A differenza dei metodi tradizionali, basati su compressione a blocchi, questa soluzione utilizza piccoli modelli AI integrati direttamente nella pipeline grafica. Il risultato è un sistema più flessibile e avanzato, parte del più ampio paradigma del cosiddetto “neural shading”, dove alcune operazioni grafiche diventano “addestrabili”.
Uno dei punti di forza è la capacità di gestire fino a 16 canali di texture contemporaneamente, contro i 1-4 dei sistemi classici, migliorando sia la qualità sia l’efficienza.
Riduzione della VRAM fino all’85%
Il dato più impressionante riguarda proprio il consumo di memoria: nei benchmark, la modalità più avanzata della tecnologia è riuscita a ridurre l’uso della VRAM fino all’85%.
In alcuni test pratici, una scena che richiedeva 6,5 GB di memoria è stata ridotta a meno di 1 GB, senza perdite visive evidenti.
Questo è particolarmente rilevante perché le texture rappresentano una delle componenti più pesanti nella memoria di una GPU, spesso responsabili della maggior parte del consumo totale.
Le tre modalità di funzionamento
La tecnologia NTC non è unica nel suo genere operativo: Nvidia ha introdotto tre modalità distinte, ognuna con compromessi diversi tra prestazioni e risparmio di memoria.
- Inference on Load: comprime le texture durante il caricamento. Non riduce la VRAM, ma migliora efficienza di storage e banda.
- Inference on Sample: decompressione in tempo reale durante l’uso. È la modalità che offre il massimo risparmio di memoria.
- Inference on Feedback: soluzione ibrida che bilancia prestazioni e consumo.
Questa flessibilità permette agli sviluppatori di adattare la tecnologia a diversi tipi di hardware e scenari.
Impatto sulle prestazioni e qualità visiva
Uno dei timori principali riguarda l’impatto sulle prestazioni.

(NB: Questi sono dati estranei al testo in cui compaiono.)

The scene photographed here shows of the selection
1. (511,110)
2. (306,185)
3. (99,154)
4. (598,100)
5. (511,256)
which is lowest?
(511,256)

Nei test, però, il costo computazionale risulta molto contenuto, con un overhead inferiore a 1 millisecondo nella maggior parte dei casi.

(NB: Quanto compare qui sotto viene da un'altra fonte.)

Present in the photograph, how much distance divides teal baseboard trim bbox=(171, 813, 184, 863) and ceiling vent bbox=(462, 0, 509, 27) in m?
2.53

Sul fronte qualitativo, le immagini risultano spesso comparabili – o addirittura migliori – rispetto ai metodi tradizionali. Tuttavia, nella modalità più aggressiva può comparire del rumore visivo, dovuto all’uso di tecniche come lo Stochastic Texture Filtering.
Questo problema può essere mitigato tramite tecnologie come DLSS, che aiutano a ricostruire l’immagine finale in modo più pulito.

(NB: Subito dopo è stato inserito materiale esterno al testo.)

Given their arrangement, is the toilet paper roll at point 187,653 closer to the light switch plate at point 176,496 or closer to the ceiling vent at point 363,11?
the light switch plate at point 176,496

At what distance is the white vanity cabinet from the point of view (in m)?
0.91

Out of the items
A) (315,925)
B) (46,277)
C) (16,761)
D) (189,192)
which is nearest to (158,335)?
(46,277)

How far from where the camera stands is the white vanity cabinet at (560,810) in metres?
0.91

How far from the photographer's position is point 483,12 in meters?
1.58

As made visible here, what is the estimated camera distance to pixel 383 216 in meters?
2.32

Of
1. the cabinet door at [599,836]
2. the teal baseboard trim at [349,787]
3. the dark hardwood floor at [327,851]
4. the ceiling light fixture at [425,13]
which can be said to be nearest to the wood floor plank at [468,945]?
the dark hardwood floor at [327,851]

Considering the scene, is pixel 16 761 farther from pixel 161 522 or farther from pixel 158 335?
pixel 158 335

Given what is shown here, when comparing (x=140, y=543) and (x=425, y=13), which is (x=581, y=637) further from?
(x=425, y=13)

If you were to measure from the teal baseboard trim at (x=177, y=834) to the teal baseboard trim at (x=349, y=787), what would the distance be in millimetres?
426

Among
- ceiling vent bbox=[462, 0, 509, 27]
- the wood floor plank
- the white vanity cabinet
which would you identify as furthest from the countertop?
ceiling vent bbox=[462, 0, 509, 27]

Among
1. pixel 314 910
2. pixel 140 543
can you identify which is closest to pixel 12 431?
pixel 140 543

Una tecnologia ancora agli inizi ma promettente
Nonostante i risultati promettenti, la RTX Neural Texture Compression non è ancora diffusa nei giochi commerciali. L’adozione dipenderà infatti dal supporto degli sviluppatori, in modo simile a quanto già avvenuto con altre tecnologie Nvidia.
Allo stesso tempo, il settore si sta muovendo rapidamente: anche altri produttori stanno sviluppando soluzioni simili, segno che la compressione neurale potrebbe diventare uno standard futuro.
Se implementata su larga scala, questa tecnologia potrebbe rendere meno critico il limite della VRAM, prolungando la vita utile delle GPU e migliorando l’efficienza complessiva del rendering in tempo reale.